Some work we have been doing in pathology recently shows how profoundly misguided we are to be focussing so heavily on clinical outputs over which we have no real control. These include things like cost. Or mortality rates. These aggregated measures tell us nothing about what happens to individuals, And it is these individual encounters that build up into the aggregate picture.  The other type of measure we often use to describe our services are process measures, such as turn around times. Most of us know these are pretty meaningless to patient care, but because we haven't been able to think of any good alternatives we have increasingly badged the quality of our services according to these variables,

So our only mechanism to improve (our points of leverage) are at the level of input into the care of the individual. In diagnostics, this has led us to the concept of clean in, clean through and clean out. By following this methodology we have seen dramatic improvements in care, mainly by reducing the potential for iatrogenic harm by overtesting. So we've reduced MSU submission rates by 50%, and have now done the same for liver function tests. We have started to develop new ways of thinking about laboratory error that have clinical meaning. And we are beginning to use new ways of displaying results that help patients and clincians understand what they actually mean and promote the correct actions.

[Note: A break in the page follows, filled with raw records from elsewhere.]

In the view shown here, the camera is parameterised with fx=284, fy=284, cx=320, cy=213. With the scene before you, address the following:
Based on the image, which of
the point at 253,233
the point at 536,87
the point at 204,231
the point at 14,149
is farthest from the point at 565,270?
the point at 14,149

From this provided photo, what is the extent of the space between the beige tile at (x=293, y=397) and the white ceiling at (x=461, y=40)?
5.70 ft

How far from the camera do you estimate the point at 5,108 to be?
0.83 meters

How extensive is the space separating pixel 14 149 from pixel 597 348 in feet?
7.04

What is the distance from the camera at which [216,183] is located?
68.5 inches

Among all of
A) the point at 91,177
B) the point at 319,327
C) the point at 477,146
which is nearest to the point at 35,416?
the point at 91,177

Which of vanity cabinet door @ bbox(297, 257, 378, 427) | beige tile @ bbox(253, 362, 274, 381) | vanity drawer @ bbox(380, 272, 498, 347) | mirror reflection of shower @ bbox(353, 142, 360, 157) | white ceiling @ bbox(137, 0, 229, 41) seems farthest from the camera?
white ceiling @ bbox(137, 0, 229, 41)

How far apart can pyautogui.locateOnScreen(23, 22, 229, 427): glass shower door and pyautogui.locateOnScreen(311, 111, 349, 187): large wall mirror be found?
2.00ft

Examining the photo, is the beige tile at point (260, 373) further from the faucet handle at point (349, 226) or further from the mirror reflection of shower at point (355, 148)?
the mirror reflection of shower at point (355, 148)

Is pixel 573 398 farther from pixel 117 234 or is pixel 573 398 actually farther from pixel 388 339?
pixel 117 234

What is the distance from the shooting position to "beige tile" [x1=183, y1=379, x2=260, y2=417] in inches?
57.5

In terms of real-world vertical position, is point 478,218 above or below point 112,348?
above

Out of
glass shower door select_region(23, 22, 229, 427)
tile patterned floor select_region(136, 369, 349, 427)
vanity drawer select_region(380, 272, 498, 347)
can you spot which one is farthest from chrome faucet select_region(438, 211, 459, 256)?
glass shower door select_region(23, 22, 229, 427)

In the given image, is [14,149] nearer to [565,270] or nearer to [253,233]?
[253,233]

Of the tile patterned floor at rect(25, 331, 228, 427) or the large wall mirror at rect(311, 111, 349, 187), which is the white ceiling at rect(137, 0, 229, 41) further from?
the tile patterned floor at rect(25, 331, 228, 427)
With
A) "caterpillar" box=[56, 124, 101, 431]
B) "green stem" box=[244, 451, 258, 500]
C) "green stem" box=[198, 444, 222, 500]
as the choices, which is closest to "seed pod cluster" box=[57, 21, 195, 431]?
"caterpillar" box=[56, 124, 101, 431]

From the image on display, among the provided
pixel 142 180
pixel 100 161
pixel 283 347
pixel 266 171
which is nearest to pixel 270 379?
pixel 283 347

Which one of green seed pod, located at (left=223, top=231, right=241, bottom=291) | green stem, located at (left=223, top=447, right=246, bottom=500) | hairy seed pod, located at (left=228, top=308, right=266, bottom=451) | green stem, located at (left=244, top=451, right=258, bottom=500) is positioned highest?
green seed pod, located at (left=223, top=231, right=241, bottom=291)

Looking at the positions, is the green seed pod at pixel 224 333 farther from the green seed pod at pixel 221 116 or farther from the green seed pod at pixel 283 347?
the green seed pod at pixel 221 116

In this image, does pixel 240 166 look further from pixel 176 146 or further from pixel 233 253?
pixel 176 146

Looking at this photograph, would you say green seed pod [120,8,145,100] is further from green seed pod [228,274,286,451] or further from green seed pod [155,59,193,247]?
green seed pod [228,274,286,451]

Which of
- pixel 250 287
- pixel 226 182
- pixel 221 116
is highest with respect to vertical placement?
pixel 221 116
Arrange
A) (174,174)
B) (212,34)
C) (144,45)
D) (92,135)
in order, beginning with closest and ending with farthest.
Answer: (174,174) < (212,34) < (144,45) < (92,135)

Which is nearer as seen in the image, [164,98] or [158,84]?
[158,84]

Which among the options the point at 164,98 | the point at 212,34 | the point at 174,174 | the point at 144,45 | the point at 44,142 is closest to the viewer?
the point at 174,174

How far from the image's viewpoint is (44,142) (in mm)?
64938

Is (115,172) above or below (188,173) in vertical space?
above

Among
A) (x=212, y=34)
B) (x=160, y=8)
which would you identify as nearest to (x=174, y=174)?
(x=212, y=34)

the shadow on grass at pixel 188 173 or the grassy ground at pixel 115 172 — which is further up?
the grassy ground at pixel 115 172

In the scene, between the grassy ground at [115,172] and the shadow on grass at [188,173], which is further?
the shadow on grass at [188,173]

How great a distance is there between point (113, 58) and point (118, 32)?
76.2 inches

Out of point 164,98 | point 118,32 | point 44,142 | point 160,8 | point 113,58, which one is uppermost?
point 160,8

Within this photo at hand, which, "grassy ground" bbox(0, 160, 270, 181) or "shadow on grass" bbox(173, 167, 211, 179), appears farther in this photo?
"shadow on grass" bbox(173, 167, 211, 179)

So is there something here for antibiotics? If we are not going to look at resistance rates or mortality (aggregated outcome) or time to antibiotics, or guidelines adherence (process and compliance measures), what can we measure? This needs some work, but it might look something like :

Clean in to prescription
  • Antibiotics are necessary (or justifiable - this will be a continuum)
  • Antibiotics will cover likely (including previously and subsequently isolated) pathogens (sufficient)
  • Antibiotics are maximally appropriate (without unnecessary side effects, including overly broad spectrum)
  • Appropriate diagnostic tests have been taken before antibiotics (eg Urine culture- UTI; Wound swab - cellulitis with open wound; blood cultures - severe sepsis)
Clean continuation
  • Antibiotics are given in a clinically appropriate time frame
  • Antibiotics are given by a clinically appropriate route
  • Antibiotics are reviewed as soon as results and clinical progress dictates
Clean discontinuation
  • Antibiotics are stopped when clinical improvement unless clear need to continue
  • Source control is achieved were necessary
  • Patient understands the diagnosis and what they need to do to prevent recurrence if appropriate

I think the big difference here with things like Start Smart is the shift away from compliance based approaches to a more forgiving and learning collaborative approach. I think to do this will require infection specialists to act in a coaching role and encourage clinicians to explore their practice in a much more open manner. This will be much more fun. I'm going to start tomorrow with my very nice respiratory consultants, I'll let you know how we get on.